Middlesex 3 and Project LEARN ‘Flip the Script’ on STEM Education

Lowell High School senior Adedayo Sanusi has her sights set on becoming a web developer and is already well on her way. This year, she re-sparked interest in an after-school Girls Who Code club at LHS with support from local nonprofit Project LEARN.

On Nov. 17, Adedayo was among six LHS student leaders passionate about IT and computer science who were invited to network with local industry professionals, and serve as student panelists.

“Flip the Script: An IT Roundtable Discussion,” held at Project LEARN’s Youth Innovation Space, was a collaboration between Project LEARN, Middlesex 3 Coalition, UMass Lowell, Middlesex Community College and MassHire.

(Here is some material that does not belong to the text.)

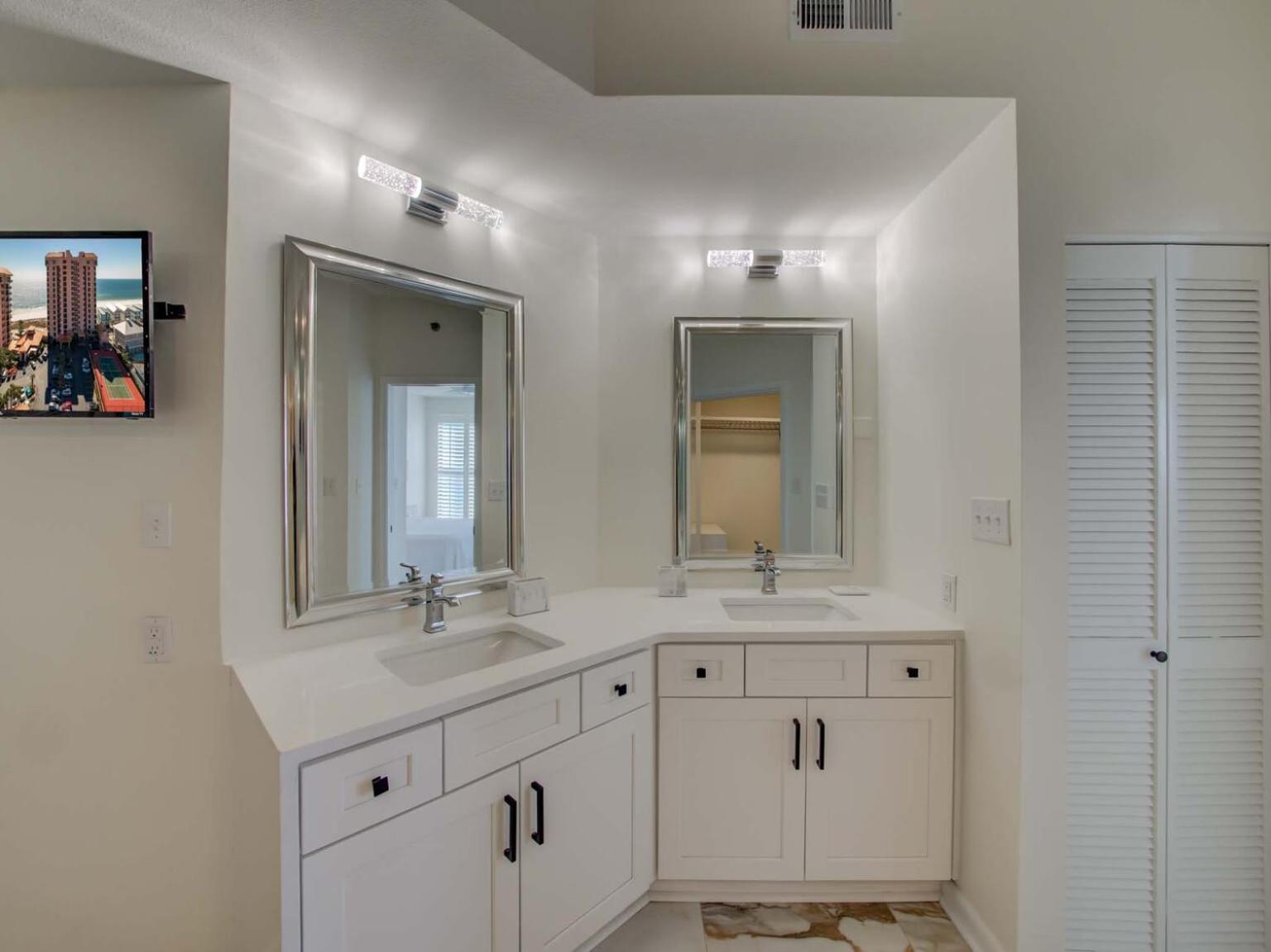 Seachase 803W By Vacation Homes Collection Orange Beach Exterior photo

As an intern for Project LEARN, Adedayo gained firsthand experience in the behind-the-scenes planning of the event.

“Students like Adedayo are so driven to get involved and give back to the community,” said Mira Bookman, Project LEARN’s program director. “For my team and I, ‘Flip the Script’ means uplifting the voices of student leaders, and creating a forum for open dialogue between students, industry professionals, and workforce resources. 

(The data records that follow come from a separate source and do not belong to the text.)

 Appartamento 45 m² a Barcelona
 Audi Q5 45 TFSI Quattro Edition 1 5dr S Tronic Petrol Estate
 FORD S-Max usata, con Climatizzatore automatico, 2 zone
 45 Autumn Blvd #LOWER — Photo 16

The roundtable was moderated by Lowell High School 2022 Distinguished Alum and Project LEARN board member Siddhi Shah Chhoeng, the head of strategy development for MilliporeSigma.

Kenneth Chap, a LHS senior and co-founder of The Programming Initiative (TPI), asked how representation of Lowell students can be increased in hiring.

Michael Bogdan, president of Avail Project Management, said he hires employees based on experience.

“Internships are key to gaining experience early on,” Bogdan advised. “Companies should do more to strengthen the talent pipeline in a way that serves the needs of their company.”

Sanusi asked the group what challenges they face with diverse hiring.

Sam Francois, a senior advanced research engineer for CommScope in Lowell, said he studied at Worcester Polytechnic Institute where he was among the 2% of the student body who was Black. He said he is also “the only person at work who looks like me.”

“The pools that are being recruited from don’t always reflect the community they’re in,” he said.

Francois added that although an employer should do more, to work through existing affinity groups or diverse professional societies in an effort to make people in those groups more aware of career opportunities.

The Director of Internal Communications at NetScout in Westford, Karen McCloskey, said it can be difficult to attract young diverse candidates to work in the suburbs when they would rather be in Boston or Cambridge. However, NetScout is actively working to get young people interested in their company by hosting hack-a-thons in different locations as a “fun way for us to get to know the students and for them to get to know us.”

When TPI co-founder and LHS junior Ibraheem Amin asked what steps high school students should take to break into the IT field, Chhoeng was quick to respond.

“Having IT knowledge is great,” said Chhoeng, “but it is more about having a desire to continue learning, having creative problem-solving skills, and good time management skills.”

Looking to the future, Victoria Prak, a LHS senior who is a member of both TPI and Girls Who Code, asked about the challenges facing the IT sector in the next five years and how we can work together to address these issues.

Tom O’Donnell, director of UMass Lowell’s iHub, said security, privacy and closing the equity gap on issues like broadband access will continue to be big challenges in IT. Today, more and more discoveries in life sciences are being made through the use of IT tools rather than time working in the research lab, which is why it’s critical to build community connections that strengthen IT education.

Lowell High senior Elyjah Delius, vice president of the school’s chapter of the Business Professionals of America, asked the attendees about pitfalls they faced in their journeys, professionally or personally, from which they learned.

“All of these experiences you have are opportunities to practice the skills that will take you far,” said Stephen Oliver, a professor at Salem State University and Project LEARN board member. “Say one thing every day in class and develop the habit of showing up.”

One of Lowell’s strengths is that it is a tight-knit community. “All of the resources are there,” said LZ Nunn, Project LEARN’s executive director. “Our job is to connect students with them.”